In the meantime, a French company has gone to the real thing: full fledged sailships carrying wines to other European markets as this article from Treehugger describes: http://www.treehugger.com/files/2008/08/slow-freight-joins-slow-movement.php
My feeling is that it is a question of time before goods that do not need to be rushed from one location to another are moved by sail. I have seen sailboats go nearly as fast as diesel powered ones on Lake Michigan and while I am no expert in this area and do not know how a particular engine displacement would compare with say a certain surface area for a sailboat's sails or whatever, the fact is that we have a centuries-old tradition of using wind power to deliver cargo. In her day, the last British Tea Clipper, the Cutty Sark http://www.cuttysark.org.uk/ often beat steamships hollow across the seas. Granted, there should be much faster vessels these days, they would hardly do what they do as cheaply as a sailship would. And with oil temporarily down but still expensive (yes, it cost me $ 41 for a tankful of gas today despite a "reduction" in pump prices) I think that it is a question of time before sailships become more common. Right now, some of the sailships use diesel gensets to keep food cargo cool. In the future, there could be one or another of the solar powered designs that are used. It is a question of integrating technologies and it is only a question of time before something very concrete comes out. Engineers are impatient and fiercely competitive people. I don't expect them to keep off fiddling with different energy-saving technologies in their rush to make the most advanced ships possible in the future.
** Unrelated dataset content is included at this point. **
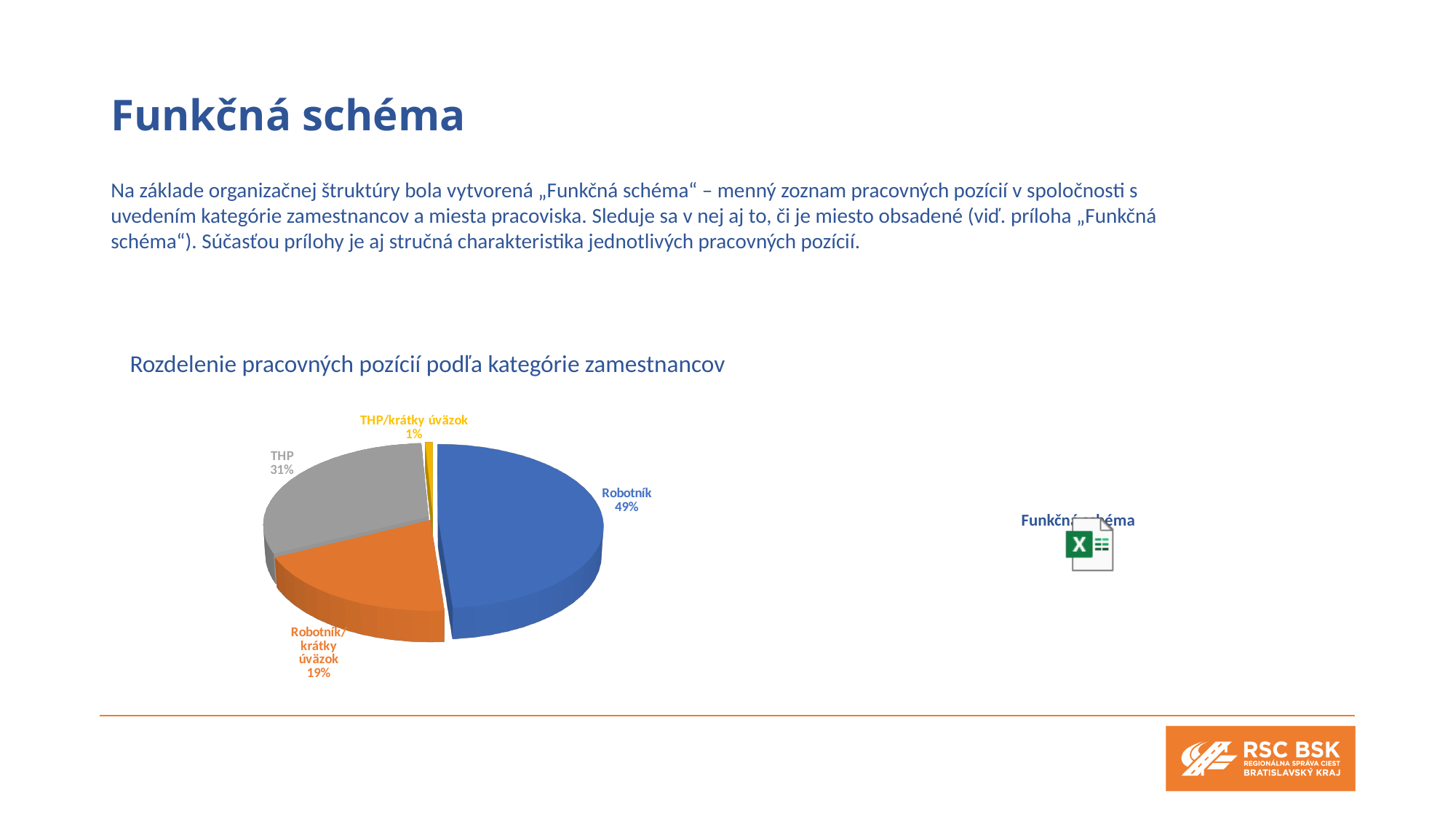
What share of the pie does THP/krátky úväzok have? 1% What share of the pie does THP have? 31% What kind of chart is shown on the slide? pie chart What is the difference in percentage points between Robotník and THP? 18 What is the title of the chart? Rozdelenie pracovných pozícií podľa kategórie zamestnancov What share of the pie does Robotník/krátky úväzok have? 19% Which is larger, the share for THP or the share for Robotník/krátky úväzok? THP Which category has the largest slice of the pie? Robotník Which category has the smallest slice of the pie? THP/krátky úväzok How many categories are shown in the pie chart? 4 What colour is the Robotník slice? blue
Yes, I am a boy who comes from a seaside town where, in the mornings, children still go to the beach to watch fishermen bring their catch in and sell it to fishmongers. I have seen vessels from small catamarans (the name comes from the Tamil "kattu maram") to huge oil tankers at the port in Chennai. While I did see the last of the coal-fired steamships when I was a boy and even traveled from India to Sri Lanka by sea, the era of sail had died when I was growing up some four plus decades ago. I cannot, but, be excited about a future where sailships are visible on the horizon. What would I give to be outside Fort St George in Chennai looking out into the Bay of Bengal for sailships coming in to the port! As boys in school we were made to memorize John Masefield's "Sea Fever." I can feel it coming on as I wait for sail's second coming.